Selected excerpt:
Does it have anything to do with Karachi’s avatar? We are aware of how and when Karachi as a fishing village was first founded, and then its march with times to its present status as the only metropolis in Pakistan. But where did it go wrong? Not in its serene but playful presence as a destination of choice between Europe and Asia. Nor, one hopes, in its free spirit as the only city of lights in Pakistan till lights went out from every home under the current regimen of managed power outages, including in Karachi. It is now a city of ghastly shadows and ghoulish killing. Where once cabarets ruled, now drips blood. And the perpetrators are its own.
For too long the Karachiites have blamed outsiders for their pernicious fate, never for a moment recalling that the city was the first to open its arms to outsiders, including all those who today lay exclusive claims to it. Since it has earned the sobriquet of the ‘Muhajir city’ and hence home to the erstwhile Muhajir Qaumi Movement (MQM), now changed to the Muttahida Qaumi Movement. Alongside, it is the largest Pakhtun city in Pakistan — around three million inhabit Karachi, all Muhajirs; but they are not alone to make this cosmopolitan base their home — some 17 percent of Karachi’s estimated 20 million population could be Punjabis, Muhajirs all; those categorised from Sindh, of which Karachi is the capital, number around 17 percent, almost same as the Pashtuns and the Punjabis. Around 48 percent are the Urdu speaking inhabitants of Karachi. All in all, around 25 percent of Karachi’s population is made up of migrants who made Karachi their home at various times. What remains surprising is the diminishing number of Sindhis who have gradually chosen to migrate out of Karachi ever since the Urdu speaking Muhajir phenomenon took hold of Karachi’s socio-political culture.
Karachi was not the only city to which Muslims of India migrated to at partition. In most cities, Lahore and Faisalabad chief among those, including their neighbouring districts, the integration over time has been seamless to the point that today it is rare for a migrant to invoke his Muhajir status or indeed feel the need to exercise exclusivity of ethnicity. There have been underlying complicit factors that have made Muhajir sensitivities rather acute in Karachi: the language-based riots became the first manifestation when Zulfikar Ali Bhutto decided to allocate preferential quotas to Sindhis in job allocations at the federal and provincial levels. A brilliant politician became a victim of his deep-held socio-political beliefs; he went on to nationalise practically every industry save a few, and education, to set decay in each of these areas; education has still not recovered from the bureaucratic stranglehold set on it by such policy initiatives and remains the single most factor of social decay that stares Pakistan in the face. Altaf Hussain, fearing for loss of job opportunities to the Urdu speaking Muhajirs, who were always relatively better educated and more suave than an average rural Pakistani, especially in Sindh, set up a student organisation to agitate an expected denial through discretionary preference on ethnic basis. The quota-system remains, after the plight of education, Pakistan’s next most self-defeating policy step in inhibiting progress. The culture of systemic patronage has eaten at the roots of developing Pakistan’s intellectual capacity to confront 21st century challenges. As a consequence, Pakistan continues to roil in its 19th and 20th century mindsets, both feudal and organisational.

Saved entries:
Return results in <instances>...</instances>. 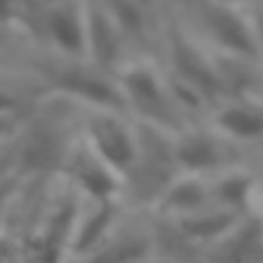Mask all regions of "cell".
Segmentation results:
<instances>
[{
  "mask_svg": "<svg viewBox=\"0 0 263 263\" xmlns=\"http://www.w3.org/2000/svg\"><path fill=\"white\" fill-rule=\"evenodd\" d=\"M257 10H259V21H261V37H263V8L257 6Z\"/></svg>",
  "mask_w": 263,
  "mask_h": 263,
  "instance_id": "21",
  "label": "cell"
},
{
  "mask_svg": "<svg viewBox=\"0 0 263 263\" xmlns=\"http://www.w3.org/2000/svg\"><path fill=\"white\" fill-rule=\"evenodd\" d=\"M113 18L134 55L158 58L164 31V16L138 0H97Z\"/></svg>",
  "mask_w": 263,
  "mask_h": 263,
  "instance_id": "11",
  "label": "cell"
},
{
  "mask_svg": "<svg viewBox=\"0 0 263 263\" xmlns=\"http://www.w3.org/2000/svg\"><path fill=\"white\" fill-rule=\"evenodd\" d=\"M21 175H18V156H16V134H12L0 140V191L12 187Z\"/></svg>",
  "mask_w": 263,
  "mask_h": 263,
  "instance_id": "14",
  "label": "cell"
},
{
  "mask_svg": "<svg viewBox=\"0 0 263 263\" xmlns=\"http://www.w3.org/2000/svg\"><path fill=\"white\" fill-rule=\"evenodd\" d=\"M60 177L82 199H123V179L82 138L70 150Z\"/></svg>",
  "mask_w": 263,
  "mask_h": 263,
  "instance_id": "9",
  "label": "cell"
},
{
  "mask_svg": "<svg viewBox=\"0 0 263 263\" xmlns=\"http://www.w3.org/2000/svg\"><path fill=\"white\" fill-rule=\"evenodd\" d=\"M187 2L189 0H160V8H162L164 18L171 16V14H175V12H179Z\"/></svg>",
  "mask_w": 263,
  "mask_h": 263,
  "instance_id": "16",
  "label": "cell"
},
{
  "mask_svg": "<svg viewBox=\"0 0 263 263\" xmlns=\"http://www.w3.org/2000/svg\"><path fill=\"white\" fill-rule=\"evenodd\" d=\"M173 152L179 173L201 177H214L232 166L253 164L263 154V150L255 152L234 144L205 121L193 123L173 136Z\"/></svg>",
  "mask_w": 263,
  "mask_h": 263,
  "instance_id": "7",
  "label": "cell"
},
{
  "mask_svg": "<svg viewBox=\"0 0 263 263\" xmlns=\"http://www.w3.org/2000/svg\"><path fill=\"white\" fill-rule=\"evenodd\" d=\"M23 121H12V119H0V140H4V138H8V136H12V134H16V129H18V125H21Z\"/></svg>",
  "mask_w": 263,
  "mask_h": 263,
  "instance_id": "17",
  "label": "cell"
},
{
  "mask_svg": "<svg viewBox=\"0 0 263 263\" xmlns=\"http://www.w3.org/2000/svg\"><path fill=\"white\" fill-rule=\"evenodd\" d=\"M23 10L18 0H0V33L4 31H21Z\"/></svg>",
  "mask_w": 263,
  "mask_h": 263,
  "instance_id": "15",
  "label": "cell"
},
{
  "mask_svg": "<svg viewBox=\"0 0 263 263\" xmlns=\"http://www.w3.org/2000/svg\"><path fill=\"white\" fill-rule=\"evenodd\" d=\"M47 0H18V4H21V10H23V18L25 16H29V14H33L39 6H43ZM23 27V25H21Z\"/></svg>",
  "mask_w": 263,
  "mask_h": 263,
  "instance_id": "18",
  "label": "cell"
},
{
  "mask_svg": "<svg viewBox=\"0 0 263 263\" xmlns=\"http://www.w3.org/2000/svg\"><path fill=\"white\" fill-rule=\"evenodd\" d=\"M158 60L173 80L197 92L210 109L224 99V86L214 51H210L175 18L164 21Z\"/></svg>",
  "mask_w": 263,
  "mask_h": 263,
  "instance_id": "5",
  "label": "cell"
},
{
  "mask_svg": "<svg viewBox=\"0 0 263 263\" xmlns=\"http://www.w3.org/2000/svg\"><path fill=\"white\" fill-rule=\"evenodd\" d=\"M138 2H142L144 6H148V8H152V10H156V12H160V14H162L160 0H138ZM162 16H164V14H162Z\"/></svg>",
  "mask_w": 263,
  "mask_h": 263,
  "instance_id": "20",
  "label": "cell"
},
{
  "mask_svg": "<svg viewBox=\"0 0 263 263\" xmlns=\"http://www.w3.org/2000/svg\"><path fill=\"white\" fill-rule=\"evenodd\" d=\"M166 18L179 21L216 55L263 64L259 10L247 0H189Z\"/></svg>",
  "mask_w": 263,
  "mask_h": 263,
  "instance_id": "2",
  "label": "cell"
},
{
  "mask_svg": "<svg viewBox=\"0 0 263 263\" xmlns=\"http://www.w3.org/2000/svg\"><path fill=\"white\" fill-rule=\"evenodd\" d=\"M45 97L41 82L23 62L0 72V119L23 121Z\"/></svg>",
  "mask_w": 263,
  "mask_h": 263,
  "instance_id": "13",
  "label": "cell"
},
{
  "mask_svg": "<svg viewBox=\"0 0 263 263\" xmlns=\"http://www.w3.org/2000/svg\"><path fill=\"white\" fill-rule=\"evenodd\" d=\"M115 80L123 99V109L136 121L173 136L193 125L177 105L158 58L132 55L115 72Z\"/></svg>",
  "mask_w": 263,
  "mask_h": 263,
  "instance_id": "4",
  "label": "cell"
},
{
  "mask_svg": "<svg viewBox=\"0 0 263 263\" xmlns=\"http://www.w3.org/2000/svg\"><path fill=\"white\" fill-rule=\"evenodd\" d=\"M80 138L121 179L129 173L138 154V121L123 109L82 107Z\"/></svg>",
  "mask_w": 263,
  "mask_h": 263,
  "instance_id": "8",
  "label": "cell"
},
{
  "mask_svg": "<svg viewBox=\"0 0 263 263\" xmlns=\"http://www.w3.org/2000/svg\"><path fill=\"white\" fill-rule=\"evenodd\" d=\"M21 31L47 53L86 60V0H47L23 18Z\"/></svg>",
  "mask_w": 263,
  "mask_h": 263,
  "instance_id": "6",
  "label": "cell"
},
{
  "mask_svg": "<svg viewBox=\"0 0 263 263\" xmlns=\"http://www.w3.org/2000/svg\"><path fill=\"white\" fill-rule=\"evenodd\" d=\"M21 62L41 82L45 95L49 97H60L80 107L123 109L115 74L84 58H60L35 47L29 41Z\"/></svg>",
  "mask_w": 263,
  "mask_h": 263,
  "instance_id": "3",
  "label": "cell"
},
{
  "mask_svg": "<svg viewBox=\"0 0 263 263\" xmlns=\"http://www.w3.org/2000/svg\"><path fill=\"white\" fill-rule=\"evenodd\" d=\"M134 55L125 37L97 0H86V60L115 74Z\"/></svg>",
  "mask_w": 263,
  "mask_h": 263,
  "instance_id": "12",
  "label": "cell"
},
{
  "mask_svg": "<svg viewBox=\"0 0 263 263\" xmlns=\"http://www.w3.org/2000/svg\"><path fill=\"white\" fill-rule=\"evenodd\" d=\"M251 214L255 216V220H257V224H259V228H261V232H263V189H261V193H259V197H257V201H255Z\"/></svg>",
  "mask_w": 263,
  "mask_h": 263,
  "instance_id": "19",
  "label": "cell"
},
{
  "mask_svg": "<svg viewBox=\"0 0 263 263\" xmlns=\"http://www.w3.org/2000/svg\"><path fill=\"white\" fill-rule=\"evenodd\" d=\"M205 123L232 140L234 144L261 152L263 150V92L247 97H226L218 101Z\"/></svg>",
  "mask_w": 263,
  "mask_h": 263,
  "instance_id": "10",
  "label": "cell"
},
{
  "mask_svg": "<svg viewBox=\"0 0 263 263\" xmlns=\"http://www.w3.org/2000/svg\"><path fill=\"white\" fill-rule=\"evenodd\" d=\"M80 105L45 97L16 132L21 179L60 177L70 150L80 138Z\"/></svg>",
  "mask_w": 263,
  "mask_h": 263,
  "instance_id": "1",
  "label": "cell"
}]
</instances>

Direction A: Reproduce the piece on Karachi from "Does it have" up to and including "are its own.".
Direction B:
Answer these questions using the piece on Karachi:
(i) What was the Muhajir Qaumi Movement renamed?
(ii) Roughly what percentage of Karachi's inhabitants speak Urdu?
(iii) Which two cities are named as chief among those where the integration of migrants has been seamless?
Direction C: Write the next part of the piece on Karachi, picking up after its final sentence.
The records have no role here.

Answer A:
Does it have anything to do with Karachi’s avatar? We are aware of how and when Karachi as a fishing village was first founded, and then its march with times to its present status as the only metropolis in Pakistan. But where did it go wrong? Not in its serene but playful presence as a destination of choice between Europe and Asia. Nor, one hopes, in its free spirit as the only city of lights in Pakistan till lights went out from every home under the current regimen of managed power outages, including in Karachi. It is now a city of ghastly shadows and ghoulish killing. Where once cabarets ruled, now drips blood. And the perpetrators are its own.

Answer B:
(i) The Muttahida Qaumi Movement
(ii) Around 48 percent
(iii) Lahore and Faisalabad

Answer C:
A competing influence to the fledgling Muhajir awareness was the pervasive Islamist influence in Karachi’s middle-class, the larger social segment, but of a rather benign, intellectual strain of Maududi’s Jamaat-e-Islami. The urban Karachiite was the quintessential trader and shopkeeper whose moral datum lay in conservative social living and an overwhelming religious association. He contributed profusely to religious causes and to the Jamaat, in his mind keeping him on the right of the Creator. The Jamaat, too, remained sanguine under a very exclusive domain with never the need to impose religion on those of the liberal strain who made Karachi by night. This is when the city celebrated its most peaceful years. To wean the Karachi middle-class away from the Jamaat’s hold became the priority objective for the gradually evolving All Pakistan Muhajir Student Organisation (APMSO) of Altaf Hussain. As a consequence, the Jamaat is all but lost in the contemporary Karachi maze with parallel religious structures in the shape of the more hardened Deobandi and Barelvi outfits finding space, though this remains the sideshow of the main exposition in Karachi today.
Both General Ziaul Haq and General Musharraf, for different reasons, facilitated the rise of the MQM into a greatly robust party. It also permitted the MQM to use an almost fascist ideological and operational methodology to establish itself as the prime voice in Karachi. Zia had to neutralise Bhutto’s PPP, and hence the Sindhis; he found it convenient to let the MQM blossom with its heinous ways of the initial years. The Sindhis migrated out of Sindh’s capital while Karachi’s Muhajirs of all strain fell in line. Musharraf needed political legitimacy to his usurped rule; using his ethnic similarity he cultivated the MQM and to make the alliance kosher, urged the party to go national widening its base of functioning and becoming more inclusive. This has greatly helped the MQM’s national stock, making it a recognised political player with impeccable secular credentials. The process has thrown up some of the brighter politicians too from the middle-class manifold, adding an improved face to national politics.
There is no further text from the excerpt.